◆ ESTRATTO DELLA PAGINA
Il consumo di suolo in Italia continua infatti a trasformare il territorio nazionale con velocità elevate. Secondo il consueto rapporto annuale curato da Ispra (Istituto superiore per la protezione e la ricerca ambientale), solo nell’ultimo anno “le nuove coperture artificiali hanno riguardato altri 56,7 km2 , ovvero, in media, più di 15 ettari al giorno”. Si tratta di un incremento che rimane in linea con quelli rilevati nel recente e fa perdere al nostro Paese quasi 2 metri quadrati di suolo ogni secondo, causando la perdita di aree naturali e agricole, che vengono sostituite da nuovi edifici, infrastrutture, insediamenti commerciali, logistici, produttivi e di servizio e da altre aree a copertura artificiale all’interno e all’esterno delle aree urbane esistenti.

Ristrutturazione di un’area di edilizia residenziale a Bologna: esempio di risparmio di suolo

Compensazione parziale

Questa crescita, spiega ancora ISPRA è “solo in parte compensata dal ripristino di aree naturali, pari quest’anno a 5 km2 , dovuti al passaggio da suolo consumato a suolo non consumato (in genere grazie al recupero di aree di cantiere o di superfici che erano state già classificate come consumo di suolo reversibile)”.
I dati della nuova cartografia SNPA mostrano che i valori netti dei cambiamenti nell’ultimo anno sono pari a 51,7 km2 , equivalenti a 1,72 m2 per ogni ettaro di territorio italiano. In aggiunta, si deve considerare che 8,2 km2 sono passati, nell’ultimo anno, da suolo consumato reversibile, a suolo consumato permanente, sigillando ulteriormente il territorio. In particolare, l’impermeabilizzazione è quindi cresciuta, complessivamente, di 18 km2 , considerando anche il nuovo consumo di suolo permanente.

◆ VOCI FORNITE
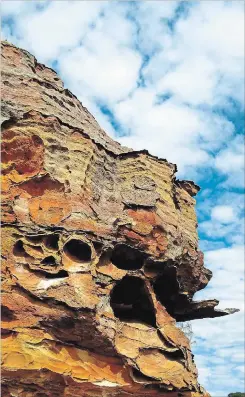  ??  ?? Boldly hued cliffs are pocked with caves in Isalo National Park. They are considered sacred because members of the Bara tribe temporaril­y keep their dead in the caves before entombing them.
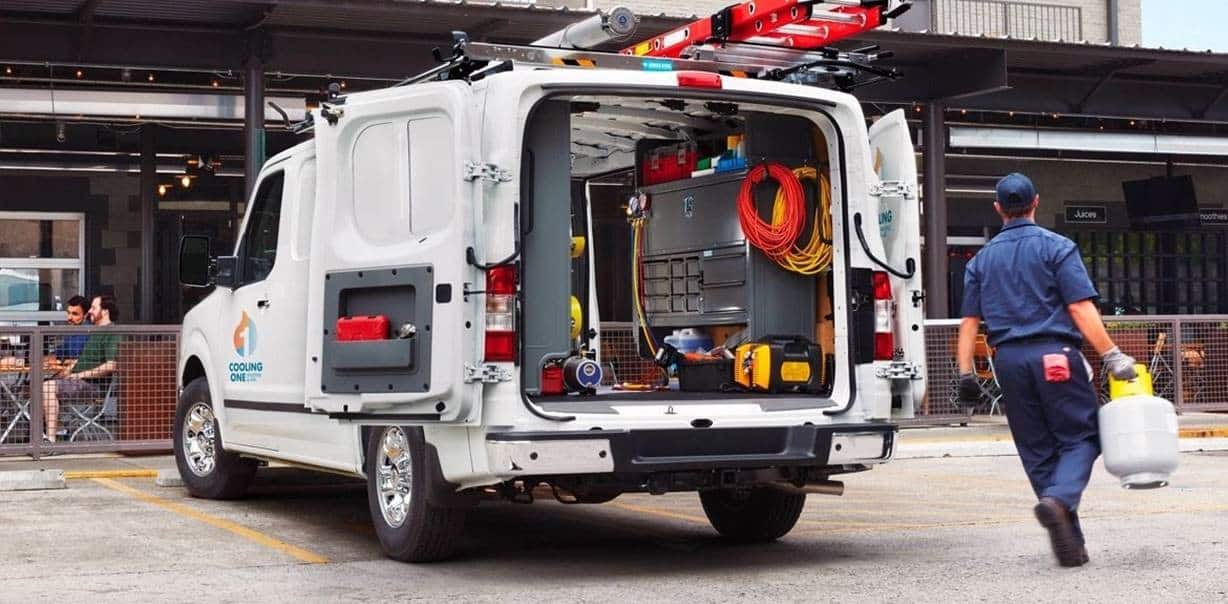 Commercial HVAC service van with technician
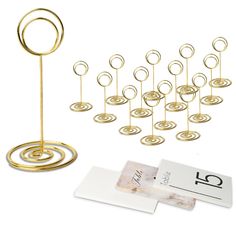 a set of twelve gold metal circles on top of each other next to a card holder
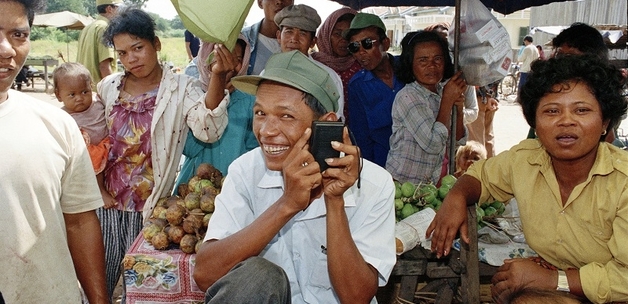 UN Photo/Pernaca Sudhakaran: A Cambodian listening to a radio donated by a Japanese non-governmental organization.1992 Kompong Speu, Cambodia
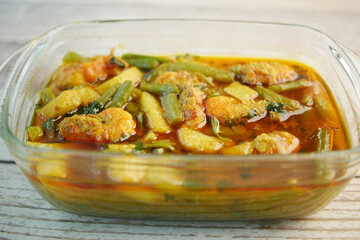 king prawn fish curry in a bowl on table 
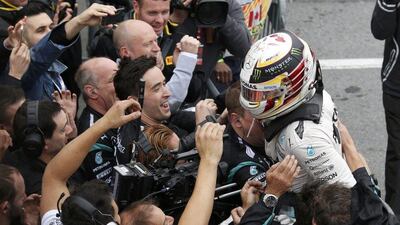 Mercedes driver Lewis Hamilton celebrates winning the Formula One Canadian Grand Prix. Chris Wattie / Reuters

◆ DOMANDE DI STUDIO
A. Traduca in inglese la seguente frase del brano sul consumo di suolo: "In aggiunta, si deve considerare che 8,2 km2 sono passati, nell’ultimo anno, da suolo consumato reversibile, a suolo consumato permanente, sigillando ulteriormente il territorio."
B. Nel brano sul consumo di suolo, a quanto ammontano i valori netti dei cambiamenti nell'ultimo anno secondo i dati della nuova cartografia SNPA?

◆ SOLUZIONI DELL'ESERCIZIO
A. In addition, it must be considered that 8.2 km2 passed, in the last year, from reversible consumed soil to permanent consumed soil, further sealing the territory.

B. Sono pari a 51,7 km2, equivalenti a 1,72 m2 per ogni ettaro di territorio italiano.